Müvekkilinin yaşadıklarını anlatan Avukat Hakan Evcin ise, daha önce eşinin açmış olduğu boşanma davasının reddedildiğini, mevcutta da Ali Y.’nin boşanma davası açtığını ancak bunun da Temmuz ayında reddedildiğini aktardı. Ali Y.’nin 6 yıllık mahkeme sürecinde çocuğunu sadece birkaç kez gördüğünü savunan Evcin, “Bu görme olayları ancak mahkeme kararlarının kesinleşmesini beklerken jandarma eşliğinde oldu. İlk yargılama kesinleşmesiyle beraber 4 yıl sürdü. Şimdiki yargılama ise henüz kesinleşmedi. Bölge adliyesindeki istinaf sürecinin de tamamlanması bekleniyor. Bu da yaklaşık 1 yıl bekleyeceğimiz anlamına geliyor” dedi.
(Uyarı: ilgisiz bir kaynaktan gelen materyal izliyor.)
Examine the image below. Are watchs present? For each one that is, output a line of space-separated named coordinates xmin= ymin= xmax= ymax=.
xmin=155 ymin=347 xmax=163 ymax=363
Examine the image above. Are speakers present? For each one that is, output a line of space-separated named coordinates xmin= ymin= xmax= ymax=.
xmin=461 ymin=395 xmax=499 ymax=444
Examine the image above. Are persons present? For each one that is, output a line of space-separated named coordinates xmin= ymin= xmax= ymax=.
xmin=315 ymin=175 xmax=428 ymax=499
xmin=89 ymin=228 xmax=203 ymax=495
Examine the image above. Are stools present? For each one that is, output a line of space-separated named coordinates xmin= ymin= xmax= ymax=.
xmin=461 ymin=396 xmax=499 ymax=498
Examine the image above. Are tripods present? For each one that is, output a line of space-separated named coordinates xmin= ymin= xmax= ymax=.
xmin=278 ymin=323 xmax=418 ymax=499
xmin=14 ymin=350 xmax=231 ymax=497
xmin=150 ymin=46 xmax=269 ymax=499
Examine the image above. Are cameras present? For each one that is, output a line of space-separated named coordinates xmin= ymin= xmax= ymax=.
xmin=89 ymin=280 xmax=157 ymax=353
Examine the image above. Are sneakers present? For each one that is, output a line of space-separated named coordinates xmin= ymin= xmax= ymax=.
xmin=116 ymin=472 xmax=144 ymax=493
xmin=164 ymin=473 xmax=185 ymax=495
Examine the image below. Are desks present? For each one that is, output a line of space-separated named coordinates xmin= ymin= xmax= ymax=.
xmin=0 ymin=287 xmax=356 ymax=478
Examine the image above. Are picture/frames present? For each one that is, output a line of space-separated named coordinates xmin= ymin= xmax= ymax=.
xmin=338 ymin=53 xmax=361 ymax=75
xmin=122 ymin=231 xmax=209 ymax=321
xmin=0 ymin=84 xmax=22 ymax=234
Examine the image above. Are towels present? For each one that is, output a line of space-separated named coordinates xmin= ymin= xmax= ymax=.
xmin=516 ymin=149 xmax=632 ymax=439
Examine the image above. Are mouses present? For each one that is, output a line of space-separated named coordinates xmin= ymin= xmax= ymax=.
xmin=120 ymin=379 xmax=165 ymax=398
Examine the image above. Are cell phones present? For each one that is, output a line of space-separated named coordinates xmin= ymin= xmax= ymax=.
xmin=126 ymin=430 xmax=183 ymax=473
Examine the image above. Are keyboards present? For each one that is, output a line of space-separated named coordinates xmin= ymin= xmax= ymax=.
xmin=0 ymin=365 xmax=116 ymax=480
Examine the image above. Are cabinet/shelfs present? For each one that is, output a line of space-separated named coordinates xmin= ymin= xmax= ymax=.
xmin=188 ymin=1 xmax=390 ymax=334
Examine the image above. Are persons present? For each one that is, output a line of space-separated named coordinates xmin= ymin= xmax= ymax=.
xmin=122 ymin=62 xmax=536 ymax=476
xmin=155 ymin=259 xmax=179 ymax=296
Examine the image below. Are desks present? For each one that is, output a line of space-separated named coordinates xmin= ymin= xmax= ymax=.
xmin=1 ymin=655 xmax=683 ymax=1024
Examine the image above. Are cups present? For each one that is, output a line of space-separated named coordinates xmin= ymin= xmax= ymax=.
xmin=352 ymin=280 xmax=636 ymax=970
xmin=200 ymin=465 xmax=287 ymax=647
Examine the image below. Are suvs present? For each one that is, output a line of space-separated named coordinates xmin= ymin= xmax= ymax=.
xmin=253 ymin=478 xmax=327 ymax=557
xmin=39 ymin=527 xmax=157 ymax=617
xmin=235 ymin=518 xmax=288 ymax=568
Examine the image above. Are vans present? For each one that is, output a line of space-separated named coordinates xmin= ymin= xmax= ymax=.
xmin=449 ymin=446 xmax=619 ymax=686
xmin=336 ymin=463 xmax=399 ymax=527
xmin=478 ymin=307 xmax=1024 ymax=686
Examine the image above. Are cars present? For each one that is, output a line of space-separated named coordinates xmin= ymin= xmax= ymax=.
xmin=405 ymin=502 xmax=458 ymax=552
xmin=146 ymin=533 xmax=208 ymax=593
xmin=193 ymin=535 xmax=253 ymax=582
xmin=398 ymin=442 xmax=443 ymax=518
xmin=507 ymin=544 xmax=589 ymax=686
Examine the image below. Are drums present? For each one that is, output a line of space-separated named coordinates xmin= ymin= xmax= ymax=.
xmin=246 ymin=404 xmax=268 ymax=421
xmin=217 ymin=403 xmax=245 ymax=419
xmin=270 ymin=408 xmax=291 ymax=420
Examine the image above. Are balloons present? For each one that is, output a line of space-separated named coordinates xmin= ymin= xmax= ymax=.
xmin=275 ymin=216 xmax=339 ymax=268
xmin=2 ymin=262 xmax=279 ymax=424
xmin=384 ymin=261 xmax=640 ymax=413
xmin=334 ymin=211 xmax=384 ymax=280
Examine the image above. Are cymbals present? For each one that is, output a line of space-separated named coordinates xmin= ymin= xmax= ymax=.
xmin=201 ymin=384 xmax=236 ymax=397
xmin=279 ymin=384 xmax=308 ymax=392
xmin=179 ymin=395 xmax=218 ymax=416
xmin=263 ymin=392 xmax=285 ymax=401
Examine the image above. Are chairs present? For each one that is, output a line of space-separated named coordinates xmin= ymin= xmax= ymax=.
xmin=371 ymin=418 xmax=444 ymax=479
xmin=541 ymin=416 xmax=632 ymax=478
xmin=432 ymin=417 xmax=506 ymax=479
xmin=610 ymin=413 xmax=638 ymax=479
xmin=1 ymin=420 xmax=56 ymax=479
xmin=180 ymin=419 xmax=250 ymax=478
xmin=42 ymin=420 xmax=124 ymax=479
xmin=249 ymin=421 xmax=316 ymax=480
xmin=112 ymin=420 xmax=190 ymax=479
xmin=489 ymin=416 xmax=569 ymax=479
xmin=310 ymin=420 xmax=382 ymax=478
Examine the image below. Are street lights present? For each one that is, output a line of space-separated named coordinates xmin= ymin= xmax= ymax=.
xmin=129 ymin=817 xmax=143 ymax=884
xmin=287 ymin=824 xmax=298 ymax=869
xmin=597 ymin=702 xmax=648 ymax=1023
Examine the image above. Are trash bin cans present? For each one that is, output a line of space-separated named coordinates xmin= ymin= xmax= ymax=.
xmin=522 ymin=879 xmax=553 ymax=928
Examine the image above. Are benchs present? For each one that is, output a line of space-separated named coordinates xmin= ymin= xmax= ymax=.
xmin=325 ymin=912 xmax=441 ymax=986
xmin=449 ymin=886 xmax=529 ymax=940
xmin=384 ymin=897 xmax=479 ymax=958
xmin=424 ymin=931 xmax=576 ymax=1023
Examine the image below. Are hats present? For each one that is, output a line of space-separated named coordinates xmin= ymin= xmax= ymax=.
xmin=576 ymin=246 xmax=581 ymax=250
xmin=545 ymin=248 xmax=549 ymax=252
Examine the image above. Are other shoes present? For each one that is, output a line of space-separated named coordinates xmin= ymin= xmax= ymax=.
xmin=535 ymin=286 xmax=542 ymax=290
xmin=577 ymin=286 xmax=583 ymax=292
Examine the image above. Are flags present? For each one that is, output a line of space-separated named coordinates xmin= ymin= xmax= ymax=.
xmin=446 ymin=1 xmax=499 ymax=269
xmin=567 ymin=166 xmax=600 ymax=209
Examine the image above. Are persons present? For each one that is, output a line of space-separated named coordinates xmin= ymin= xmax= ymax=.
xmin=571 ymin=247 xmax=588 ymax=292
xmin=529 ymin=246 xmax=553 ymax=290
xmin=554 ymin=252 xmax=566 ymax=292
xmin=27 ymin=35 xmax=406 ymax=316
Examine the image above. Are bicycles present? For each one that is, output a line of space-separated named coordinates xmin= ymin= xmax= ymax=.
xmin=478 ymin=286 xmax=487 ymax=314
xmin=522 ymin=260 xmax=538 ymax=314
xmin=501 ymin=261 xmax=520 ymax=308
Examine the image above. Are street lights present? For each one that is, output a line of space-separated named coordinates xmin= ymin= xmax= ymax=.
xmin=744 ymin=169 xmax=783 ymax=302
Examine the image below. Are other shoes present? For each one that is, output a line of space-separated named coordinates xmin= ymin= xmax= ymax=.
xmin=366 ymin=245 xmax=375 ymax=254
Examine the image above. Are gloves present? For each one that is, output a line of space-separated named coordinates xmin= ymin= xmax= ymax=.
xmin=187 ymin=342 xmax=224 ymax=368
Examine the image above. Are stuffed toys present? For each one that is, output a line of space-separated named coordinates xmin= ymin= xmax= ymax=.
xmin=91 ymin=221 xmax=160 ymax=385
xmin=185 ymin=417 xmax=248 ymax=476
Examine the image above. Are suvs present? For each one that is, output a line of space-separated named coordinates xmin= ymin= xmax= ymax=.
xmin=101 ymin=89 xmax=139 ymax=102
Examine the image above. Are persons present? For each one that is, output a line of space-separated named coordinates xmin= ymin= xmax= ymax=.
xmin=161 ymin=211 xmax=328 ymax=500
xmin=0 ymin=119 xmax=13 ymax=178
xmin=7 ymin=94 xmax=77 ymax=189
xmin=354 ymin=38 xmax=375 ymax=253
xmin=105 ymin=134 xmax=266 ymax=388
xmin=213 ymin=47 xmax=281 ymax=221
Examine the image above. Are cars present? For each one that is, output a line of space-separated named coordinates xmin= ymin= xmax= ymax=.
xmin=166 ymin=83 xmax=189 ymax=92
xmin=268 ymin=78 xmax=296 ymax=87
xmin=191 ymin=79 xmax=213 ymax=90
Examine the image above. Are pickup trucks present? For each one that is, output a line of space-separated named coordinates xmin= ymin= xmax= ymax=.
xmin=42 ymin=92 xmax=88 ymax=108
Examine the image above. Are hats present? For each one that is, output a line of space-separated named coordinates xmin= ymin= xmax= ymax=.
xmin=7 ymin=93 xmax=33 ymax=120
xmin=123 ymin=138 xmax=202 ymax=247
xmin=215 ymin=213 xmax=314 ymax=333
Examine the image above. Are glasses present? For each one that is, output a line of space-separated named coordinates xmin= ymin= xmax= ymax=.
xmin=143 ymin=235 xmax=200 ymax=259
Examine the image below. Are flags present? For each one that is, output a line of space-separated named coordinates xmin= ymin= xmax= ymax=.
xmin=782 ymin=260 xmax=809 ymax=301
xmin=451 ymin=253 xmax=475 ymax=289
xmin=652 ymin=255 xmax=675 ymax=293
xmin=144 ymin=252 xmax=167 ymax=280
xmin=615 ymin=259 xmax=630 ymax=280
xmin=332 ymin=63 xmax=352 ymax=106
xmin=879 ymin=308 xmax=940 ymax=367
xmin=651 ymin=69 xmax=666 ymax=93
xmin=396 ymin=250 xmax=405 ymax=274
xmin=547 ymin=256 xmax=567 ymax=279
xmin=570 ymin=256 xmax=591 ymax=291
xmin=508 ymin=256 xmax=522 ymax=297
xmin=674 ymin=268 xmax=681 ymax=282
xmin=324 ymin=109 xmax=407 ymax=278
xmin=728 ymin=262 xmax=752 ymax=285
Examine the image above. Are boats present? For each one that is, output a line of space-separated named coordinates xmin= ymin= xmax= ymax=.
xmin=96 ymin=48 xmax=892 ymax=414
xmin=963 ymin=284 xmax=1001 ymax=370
Ali Y.’nin çocuğuyla yaz aylarında, sömestr tatillerinde ve bayramlarda görüşmesine ilişkin mahkemede alınan kararlar olduğunu belirten Evcin, “Fakat bu kararların uygulanabilmesi için kesinleşmesi gerekiyor. İcra edilebilmesi kararın kesinleşmesi şartına bağlı. Fakat itiraz edildiği için kesinleşme yıllarca sürüyor ve çocukla görüşme ne yazık ki mümkün olmuyor. Eğer karşı taraf göstermek istemezse göstermiyor” diye konuştu.
“BOŞANMA OLAYLARINDA ÇOCUKLAR ŞANTAJ MALZEMESİ OLARAK KULLANILIYOR”
Boşanma konularında çocukların şantaj malzemesi olarak kullanıldığını ve bu durumu en çok erkeklerin yaşadığını ileri süren Evcin, “Çocukla babanın görüşmesi konusunda mahkeme kararının kesinleşmesi ve bunun başka şehirlerde ise uygulanabilmesi için çok uzun prosedürler gerekiyor. Özel görüşme yerleri ve özel kişiler olması gerektiğine dair uygulamalar var. Fakat ne yazık ki karşı taraf istiyorsa gösteriyor, istemezse bu prosedürler uzun zaman aldığı için görüşülemiyor” dedi.
“İCRA YÖNTEMİ ÇOCUĞUN PSİKOLOJİSİNİ ETKİLİYOR”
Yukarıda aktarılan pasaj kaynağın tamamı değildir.